On September 30, 2021, a University of Alabama at Birmingham medical team transplanted two pig kidneys into a brain-dead human recipient, a major step toward future pig-kidney transplants to people with kidney failure.
UAB physicians are already working on the next steps to begin a clinical trial of the pig kidneys in living humans. Two major approvals will be required.
The U.S. Food and Drug Administration protects public health by ensuring the safety and efficacy of drugs and biological products. UAB will need an Investigational New Drug Application, or IND, to administer the biological product — genetically modified pig kidneys — to humans.
Secondly, the UAB Institutional Review Board for Human Use, or IRB, established by federal regulations to protect human subjects in research, must review and approve the proposed clinical trial before the start of a Phase I trial to test that transplants are safe in living humans.

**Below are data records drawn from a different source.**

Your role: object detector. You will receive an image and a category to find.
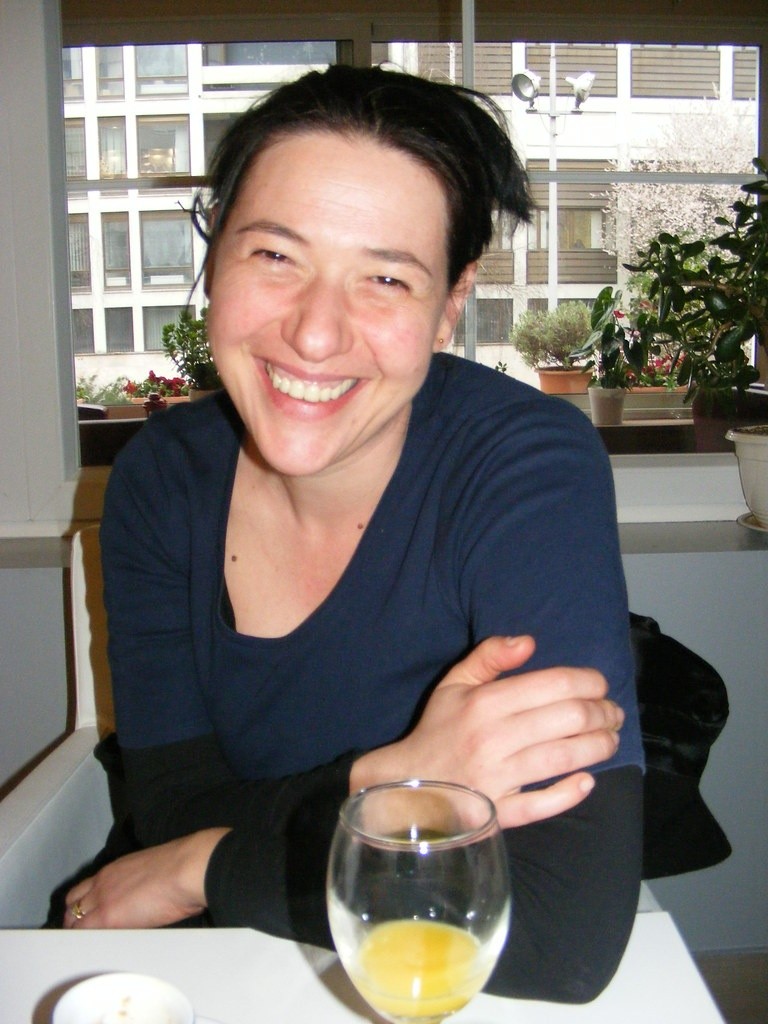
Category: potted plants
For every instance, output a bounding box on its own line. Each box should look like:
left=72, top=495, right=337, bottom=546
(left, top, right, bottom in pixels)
left=509, top=156, right=768, bottom=532
left=161, top=303, right=226, bottom=402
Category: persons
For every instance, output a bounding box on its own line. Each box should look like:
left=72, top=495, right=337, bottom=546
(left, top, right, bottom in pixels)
left=61, top=65, right=642, bottom=1006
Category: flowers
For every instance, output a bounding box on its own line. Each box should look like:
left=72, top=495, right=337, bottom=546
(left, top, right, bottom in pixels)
left=122, top=370, right=186, bottom=398
left=639, top=354, right=685, bottom=389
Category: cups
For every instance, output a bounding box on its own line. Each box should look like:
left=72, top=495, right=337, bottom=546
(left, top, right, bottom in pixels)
left=327, top=781, right=512, bottom=1024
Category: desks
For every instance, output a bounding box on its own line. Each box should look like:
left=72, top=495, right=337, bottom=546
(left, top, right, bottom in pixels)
left=0, top=910, right=728, bottom=1024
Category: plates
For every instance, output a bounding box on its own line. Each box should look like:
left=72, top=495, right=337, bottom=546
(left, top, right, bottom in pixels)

“We already have ongoing conversations with our IRB and have begun to develop our Phase I protocol,” said transplant surgeon Jayme Locke, M.D., director of the Comprehensive Transplant Institute in UAB’s Department of Surgery and lead surgeon for last fall’s transplant. “To have IRB approval for a Phase I trial, we are going to need FDA to accept an IND. We are in the process of gathering all of the information and putting that application together. The FDA can give approval for the biological product, in this case the pig kidney, but our institution’s IRB ultimately has the say for approval of the actual clinical trial.”

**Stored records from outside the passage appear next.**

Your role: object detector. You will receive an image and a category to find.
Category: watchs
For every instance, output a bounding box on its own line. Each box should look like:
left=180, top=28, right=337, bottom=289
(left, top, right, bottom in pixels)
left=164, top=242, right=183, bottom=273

Members of the federally regulated IRB at UAB include faculty and staff with expertise in research, as well as people from the community. These can span physicians, scientists, nurses, bioethicists, lawyers and members of the clergy. The IRB’s guiding ethical principles are respect for persons, beneficence and justice.

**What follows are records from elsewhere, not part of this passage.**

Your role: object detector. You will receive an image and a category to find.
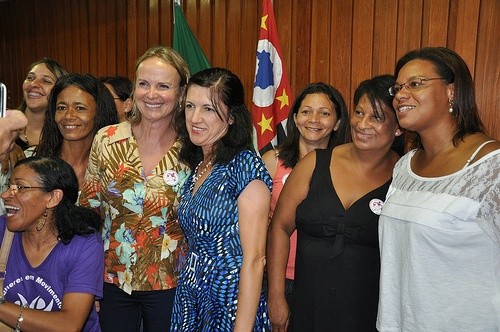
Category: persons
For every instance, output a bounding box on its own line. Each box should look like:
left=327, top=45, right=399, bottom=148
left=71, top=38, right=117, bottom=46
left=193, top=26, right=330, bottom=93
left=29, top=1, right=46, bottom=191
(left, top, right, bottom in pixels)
left=98, top=76, right=134, bottom=123
left=81, top=46, right=191, bottom=332
left=0, top=156, right=104, bottom=332
left=24, top=73, right=119, bottom=206
left=0, top=57, right=69, bottom=216
left=376, top=47, right=500, bottom=331
left=170, top=67, right=272, bottom=332
left=266, top=74, right=405, bottom=332
left=261, top=82, right=350, bottom=306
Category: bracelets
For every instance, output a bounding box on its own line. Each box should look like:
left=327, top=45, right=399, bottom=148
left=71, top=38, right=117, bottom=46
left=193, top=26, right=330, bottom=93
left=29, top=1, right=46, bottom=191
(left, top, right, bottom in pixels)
left=14, top=304, right=30, bottom=332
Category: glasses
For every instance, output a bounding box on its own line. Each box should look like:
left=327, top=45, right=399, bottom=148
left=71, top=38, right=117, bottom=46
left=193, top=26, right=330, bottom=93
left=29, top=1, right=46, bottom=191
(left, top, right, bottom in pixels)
left=2, top=180, right=45, bottom=196
left=388, top=76, right=447, bottom=96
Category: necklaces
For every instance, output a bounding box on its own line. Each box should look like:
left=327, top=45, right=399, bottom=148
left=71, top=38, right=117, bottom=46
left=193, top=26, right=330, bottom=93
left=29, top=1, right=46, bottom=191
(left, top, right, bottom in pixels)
left=24, top=127, right=28, bottom=147
left=190, top=161, right=212, bottom=190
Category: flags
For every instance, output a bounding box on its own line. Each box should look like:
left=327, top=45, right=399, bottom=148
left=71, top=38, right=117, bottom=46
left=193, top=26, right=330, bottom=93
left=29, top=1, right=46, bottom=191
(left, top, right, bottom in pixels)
left=250, top=0, right=294, bottom=159
left=172, top=0, right=211, bottom=76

In last September’s experiment, the pig kidneys came from a 10-gene-edited pig housed at a pathogen-free, surgically clean facility at UAB. In anticipation of a clinical trial, UAB is continuing to develop the herd to have sufficient numbers of 10-gene-edited pigs at the appropriate size for human use.
Development of the facility was a five-year collaborative effort with United Therapeutics and its subsidiary, Revivicor, who developed and provided the pigs. “There are already plans to size-up the facility as necessary,” Locke said.
UAB researchers purposefully did not announce last year’s September experiment — done under the umbrella of a UAB IRB study protocol — until this year’s Jan. 20 publication of their peer-reviewed study in the American Journal of Transplantation.
“Peer review is rigorous,” Locke said. “It ensures that critical questions have been answered and any limitations have been acknowledged. It’s the kind of rigor necessary for regulators to have comfort in issuing something like an IND, which we will need.”
“Our goal is not to have a one-off. Our ultimate goal is to get this into a Phase I clinical trial, to be able to move this towards FDA approval to make xenotransplantation broadly available to patients with kidney failure.”
Last fall’s transplant was designed and conducted to meet standards directly comparable to those that would apply to a Phase I clinical trial and mirrored — as much as possible — every step of a conventional transplant between humans. It included IRB and Institutional Animal Care and Use Committee approval, a tissue compatibility confirmation before starting the operations, using the standard procedures of human-to-human transplants to remove, preserve, transport and transplant the kidneys into a human, and giving the standard immunosuppression therapy to the recipient.
Looking further ahead
It is unknown whether the pig kidneys would just supply a bridge therapy until a later human organ is available, or would serve as a long-term destination therapy.
“We will only know the answer when we put the kidneys into a living person,” Locke said. “The brain-dead recipient model only takes it so far because ultimately the brain death catches up to the rest of the body.”
Whether bridge or a solution, Locke thinks pig kidneys will be better than being on dialysis. Forty percent of people on the human kidney transplant waiting list die within five years despite dialysis.
The wait to possibly be able to offer pig kidneys for the tens-of-thousands of people with end-stage renal failure who need kidney transplants will be longer than any first steps to transplant a pig kidney into a living human, even in the best of circumstances.
More than 800,000 Americans are living with kidney failure. Most never make it to the waiting list, and far too few human organs are available to put a dent in that number.
At UAB, Locke holds the Arnold G. Diethelm Endowed Chair in Transplantation Surgery in the Marnix E. Heersink School of Medicine.